──────── Data for this task

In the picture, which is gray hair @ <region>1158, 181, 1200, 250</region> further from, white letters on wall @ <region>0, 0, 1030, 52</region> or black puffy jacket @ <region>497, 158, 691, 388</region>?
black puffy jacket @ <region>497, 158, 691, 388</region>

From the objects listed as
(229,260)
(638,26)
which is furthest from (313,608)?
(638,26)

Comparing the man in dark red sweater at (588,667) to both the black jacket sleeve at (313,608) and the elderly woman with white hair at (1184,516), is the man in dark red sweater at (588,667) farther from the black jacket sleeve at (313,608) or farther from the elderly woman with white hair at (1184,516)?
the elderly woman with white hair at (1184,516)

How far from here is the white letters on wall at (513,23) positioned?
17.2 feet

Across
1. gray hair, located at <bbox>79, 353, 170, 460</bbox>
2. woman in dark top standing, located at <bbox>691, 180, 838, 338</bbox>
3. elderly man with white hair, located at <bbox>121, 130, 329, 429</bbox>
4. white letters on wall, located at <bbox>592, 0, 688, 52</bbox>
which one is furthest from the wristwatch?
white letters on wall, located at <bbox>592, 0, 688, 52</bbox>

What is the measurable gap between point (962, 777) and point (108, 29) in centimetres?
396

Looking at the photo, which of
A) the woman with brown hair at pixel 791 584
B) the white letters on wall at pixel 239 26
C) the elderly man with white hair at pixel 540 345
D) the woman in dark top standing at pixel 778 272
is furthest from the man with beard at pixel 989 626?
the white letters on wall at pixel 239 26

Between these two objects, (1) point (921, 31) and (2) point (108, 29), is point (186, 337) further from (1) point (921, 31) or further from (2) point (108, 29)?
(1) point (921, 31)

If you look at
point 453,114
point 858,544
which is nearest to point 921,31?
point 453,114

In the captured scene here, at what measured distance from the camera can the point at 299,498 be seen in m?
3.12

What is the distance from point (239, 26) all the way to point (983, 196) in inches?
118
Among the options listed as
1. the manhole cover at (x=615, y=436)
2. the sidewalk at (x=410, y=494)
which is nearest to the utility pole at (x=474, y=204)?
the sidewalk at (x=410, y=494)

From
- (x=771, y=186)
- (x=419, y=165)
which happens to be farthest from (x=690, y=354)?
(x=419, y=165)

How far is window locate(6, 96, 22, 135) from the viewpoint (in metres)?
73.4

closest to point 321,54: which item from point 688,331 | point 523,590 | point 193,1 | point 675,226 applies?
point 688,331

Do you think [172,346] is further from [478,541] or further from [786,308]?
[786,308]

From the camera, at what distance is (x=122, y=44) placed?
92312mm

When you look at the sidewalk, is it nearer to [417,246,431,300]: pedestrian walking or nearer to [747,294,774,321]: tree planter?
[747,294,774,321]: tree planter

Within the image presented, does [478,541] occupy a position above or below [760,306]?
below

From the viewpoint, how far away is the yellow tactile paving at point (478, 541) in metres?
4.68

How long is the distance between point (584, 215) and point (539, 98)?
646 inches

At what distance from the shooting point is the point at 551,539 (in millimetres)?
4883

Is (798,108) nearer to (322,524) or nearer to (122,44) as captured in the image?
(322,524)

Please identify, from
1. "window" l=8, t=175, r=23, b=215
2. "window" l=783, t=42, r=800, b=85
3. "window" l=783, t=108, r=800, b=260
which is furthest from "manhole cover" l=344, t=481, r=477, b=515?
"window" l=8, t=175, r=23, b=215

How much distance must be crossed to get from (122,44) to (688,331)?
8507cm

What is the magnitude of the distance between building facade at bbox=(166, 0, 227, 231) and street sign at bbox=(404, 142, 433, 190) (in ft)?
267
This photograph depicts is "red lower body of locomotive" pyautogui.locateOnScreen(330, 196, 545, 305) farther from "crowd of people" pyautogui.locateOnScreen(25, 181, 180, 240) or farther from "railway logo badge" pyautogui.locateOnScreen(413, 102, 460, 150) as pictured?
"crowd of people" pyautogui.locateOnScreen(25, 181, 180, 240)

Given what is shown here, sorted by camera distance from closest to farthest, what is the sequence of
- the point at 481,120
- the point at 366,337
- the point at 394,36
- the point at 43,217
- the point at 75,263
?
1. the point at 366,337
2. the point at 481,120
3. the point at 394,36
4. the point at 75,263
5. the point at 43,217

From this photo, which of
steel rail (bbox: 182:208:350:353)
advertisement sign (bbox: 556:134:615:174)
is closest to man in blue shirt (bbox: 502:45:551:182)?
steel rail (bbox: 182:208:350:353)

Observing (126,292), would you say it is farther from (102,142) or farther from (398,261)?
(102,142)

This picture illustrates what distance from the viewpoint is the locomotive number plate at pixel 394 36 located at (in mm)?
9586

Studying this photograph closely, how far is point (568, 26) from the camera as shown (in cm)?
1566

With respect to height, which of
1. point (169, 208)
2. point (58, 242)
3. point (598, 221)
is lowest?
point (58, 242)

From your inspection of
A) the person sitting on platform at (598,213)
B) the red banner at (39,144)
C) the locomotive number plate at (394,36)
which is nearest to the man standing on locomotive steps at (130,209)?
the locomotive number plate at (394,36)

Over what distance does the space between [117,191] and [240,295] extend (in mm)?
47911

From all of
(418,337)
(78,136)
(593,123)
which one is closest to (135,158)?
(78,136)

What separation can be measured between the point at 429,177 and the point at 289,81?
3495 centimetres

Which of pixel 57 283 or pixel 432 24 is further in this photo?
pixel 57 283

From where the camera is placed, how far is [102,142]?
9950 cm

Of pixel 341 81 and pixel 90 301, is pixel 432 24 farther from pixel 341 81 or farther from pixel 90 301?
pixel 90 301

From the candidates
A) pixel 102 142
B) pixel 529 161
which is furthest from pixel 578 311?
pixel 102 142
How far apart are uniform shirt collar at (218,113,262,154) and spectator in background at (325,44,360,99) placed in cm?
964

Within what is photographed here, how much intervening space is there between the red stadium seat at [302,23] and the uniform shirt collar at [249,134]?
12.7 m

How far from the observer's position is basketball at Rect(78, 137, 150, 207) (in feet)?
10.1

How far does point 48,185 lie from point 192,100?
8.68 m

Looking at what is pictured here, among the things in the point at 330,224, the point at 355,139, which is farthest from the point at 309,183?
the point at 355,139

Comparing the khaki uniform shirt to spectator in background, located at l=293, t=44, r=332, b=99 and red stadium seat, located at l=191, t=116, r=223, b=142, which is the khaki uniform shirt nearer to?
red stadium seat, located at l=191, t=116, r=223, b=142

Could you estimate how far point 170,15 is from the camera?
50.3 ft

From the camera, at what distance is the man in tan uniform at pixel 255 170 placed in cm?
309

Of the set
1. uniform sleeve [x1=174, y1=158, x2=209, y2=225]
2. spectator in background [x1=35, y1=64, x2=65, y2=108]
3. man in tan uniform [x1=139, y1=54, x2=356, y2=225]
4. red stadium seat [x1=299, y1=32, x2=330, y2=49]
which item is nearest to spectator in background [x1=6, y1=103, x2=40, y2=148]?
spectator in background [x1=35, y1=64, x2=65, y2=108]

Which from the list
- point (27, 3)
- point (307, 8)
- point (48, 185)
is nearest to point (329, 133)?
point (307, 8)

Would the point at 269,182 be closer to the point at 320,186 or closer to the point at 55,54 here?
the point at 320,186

────────────────

• [Your task] Write out the entries in full, exactly as given.

• [Solved problem]
In the picture, which is gray hair @ <region>1158, 181, 1200, 250</region> further from, white letters on wall @ <region>0, 0, 1030, 52</region> or black puffy jacket @ <region>497, 158, 691, 388</region>?
black puffy jacket @ <region>497, 158, 691, 388</region>

From the objects listed as
(229,260)
(638,26)
which is furthest from (313,608)?
(638,26)

Comparing the man in dark red sweater at (588,667) to both the black jacket sleeve at (313,608) and the elderly woman with white hair at (1184,516), is the man in dark red sweater at (588,667) farther from the black jacket sleeve at (313,608) or farther from the elderly woman with white hair at (1184,516)?
the elderly woman with white hair at (1184,516)

How far from here is the white letters on wall at (513,23) positioned?
17.2 feet

Across
1. gray hair, located at <bbox>79, 353, 170, 460</bbox>
2. woman in dark top standing, located at <bbox>691, 180, 838, 338</bbox>
3. elderly man with white hair, located at <bbox>121, 130, 329, 429</bbox>
4. white letters on wall, located at <bbox>592, 0, 688, 52</bbox>
which one is furthest from the wristwatch?
white letters on wall, located at <bbox>592, 0, 688, 52</bbox>

What is the measurable gap between point (962, 777) and point (108, 29) in centimetres?
396

Looking at the photo, which of
A) the woman with brown hair at pixel 791 584
B) the white letters on wall at pixel 239 26
C) the elderly man with white hair at pixel 540 345
D) the woman in dark top standing at pixel 778 272
is furthest from the man with beard at pixel 989 626?
the white letters on wall at pixel 239 26

Between these two objects, (1) point (921, 31) and (2) point (108, 29), is point (186, 337) further from (1) point (921, 31) or further from (2) point (108, 29)?
(1) point (921, 31)

If you look at
point 453,114
point 858,544
which is nearest to point 921,31?
point 453,114

In the captured scene here, at what measured distance from the camera can the point at 299,498 be seen in m?
3.12

What is the distance from point (239, 26) all the way to point (983, 196) in inches?
118
Among the options listed as
1. the manhole cover at (x=615, y=436)
2. the sidewalk at (x=410, y=494)
which is nearest to the utility pole at (x=474, y=204)?
the sidewalk at (x=410, y=494)

From
- (x=771, y=186)
- (x=419, y=165)
which happens to be farthest from (x=690, y=354)?
(x=419, y=165)

How far is window locate(6, 96, 22, 135) from the viewpoint (in metres)?
73.4

closest to point 321,54: which item from point 688,331 | point 523,590 | point 193,1 | point 675,226 applies?
point 688,331

Do you think [172,346] is further from [478,541] or further from [786,308]?
[786,308]

From the camera, at what distance is (x=122, y=44) placed?
92312mm

When you look at the sidewalk, is it nearer to [417,246,431,300]: pedestrian walking or nearer to [747,294,774,321]: tree planter?
[747,294,774,321]: tree planter

Within the image presented, does [478,541] occupy a position above or below [760,306]?
below

From the viewpoint, how far away is the yellow tactile paving at point (478, 541) in metres?
4.68

How long is the distance between point (584, 215) and point (539, 98)?
646 inches

At what distance from the shooting point is the point at 551,539 (in millimetres)?
4883

Is (798,108) nearer to (322,524) or nearer to (122,44) as captured in the image?
(322,524)

Please identify, from
1. "window" l=8, t=175, r=23, b=215
2. "window" l=783, t=42, r=800, b=85
3. "window" l=783, t=108, r=800, b=260
which is furthest from "manhole cover" l=344, t=481, r=477, b=515?
"window" l=8, t=175, r=23, b=215

How much distance must be crossed to get from (122,44) to (688,331)?
8507cm

What is the magnitude of the distance between building facade at bbox=(166, 0, 227, 231) and street sign at bbox=(404, 142, 433, 190) (in ft)?
267
This photograph depicts is "red lower body of locomotive" pyautogui.locateOnScreen(330, 196, 545, 305) farther from "crowd of people" pyautogui.locateOnScreen(25, 181, 180, 240) or farther from "railway logo badge" pyautogui.locateOnScreen(413, 102, 460, 150) as pictured?
"crowd of people" pyautogui.locateOnScreen(25, 181, 180, 240)

Given what is shown here, sorted by camera distance from closest to farthest, what is the sequence of
- the point at 481,120
- the point at 366,337
- the point at 394,36
- the point at 43,217
- the point at 75,263
?
1. the point at 366,337
2. the point at 481,120
3. the point at 394,36
4. the point at 75,263
5. the point at 43,217

From this photo, which of
steel rail (bbox: 182:208:350:353)
advertisement sign (bbox: 556:134:615:174)
is closest to man in blue shirt (bbox: 502:45:551:182)?
steel rail (bbox: 182:208:350:353)

Observing (126,292), would you say it is farther from (102,142) or farther from (398,261)?
(102,142)

This picture illustrates what distance from the viewpoint is the locomotive number plate at pixel 394 36 located at (in mm)?
9586

Studying this photograph closely, how far is point (568, 26) from the camera as shown (in cm)?
1566

With respect to height, which of
1. point (169, 208)
2. point (58, 242)
3. point (598, 221)
is lowest?
point (58, 242)

From your inspection of
A) the person sitting on platform at (598,213)
B) the red banner at (39,144)
C) the locomotive number plate at (394,36)
which is nearest to the man standing on locomotive steps at (130,209)?
the locomotive number plate at (394,36)

Over what distance does the space between [117,191] and [240,295] extend (in mm)?
47911

From all of
(418,337)
(78,136)
(593,123)
which one is closest to (135,158)?
(78,136)

What separation can be measured between the point at 429,177 and the point at 289,81?
3495 centimetres

Which of pixel 57 283 or pixel 432 24 is further in this photo?
pixel 57 283

From where the camera is placed, how far is [102,142]?
9950 cm

Of pixel 341 81 and pixel 90 301, is pixel 432 24 farther from pixel 341 81 or farther from pixel 90 301?
pixel 90 301

From the candidates
A) pixel 102 142
B) pixel 529 161
which is furthest from pixel 578 311?
pixel 102 142
How far apart are uniform shirt collar at (218,113,262,154) and spectator in background at (325,44,360,99) placed in cm?
964

Within what is photographed here, how much intervening space is there between the red stadium seat at [302,23] and the uniform shirt collar at [249,134]?
12.7 m

How far from the observer's position is basketball at Rect(78, 137, 150, 207) (in feet)?
10.1

How far does point 48,185 lie from point 192,100?
8.68 m

Looking at what is pictured here, among the things in the point at 330,224, the point at 355,139, which is farthest from the point at 309,183?
the point at 355,139

Comparing the khaki uniform shirt to spectator in background, located at l=293, t=44, r=332, b=99 and red stadium seat, located at l=191, t=116, r=223, b=142, which is the khaki uniform shirt nearer to?
red stadium seat, located at l=191, t=116, r=223, b=142

Could you estimate how far point 170,15 is from the camera?
50.3 ft

From the camera, at what distance is the man in tan uniform at pixel 255 170 placed in cm?
309

Of the set
1. uniform sleeve [x1=174, y1=158, x2=209, y2=225]
2. spectator in background [x1=35, y1=64, x2=65, y2=108]
3. man in tan uniform [x1=139, y1=54, x2=356, y2=225]
4. red stadium seat [x1=299, y1=32, x2=330, y2=49]
which item is nearest to spectator in background [x1=6, y1=103, x2=40, y2=148]?
spectator in background [x1=35, y1=64, x2=65, y2=108]

Which from the list
- point (27, 3)
- point (307, 8)
- point (48, 185)
is nearest to point (329, 133)?
point (307, 8)

Would the point at 269,182 be closer to the point at 320,186 or closer to the point at 55,54 here?
the point at 320,186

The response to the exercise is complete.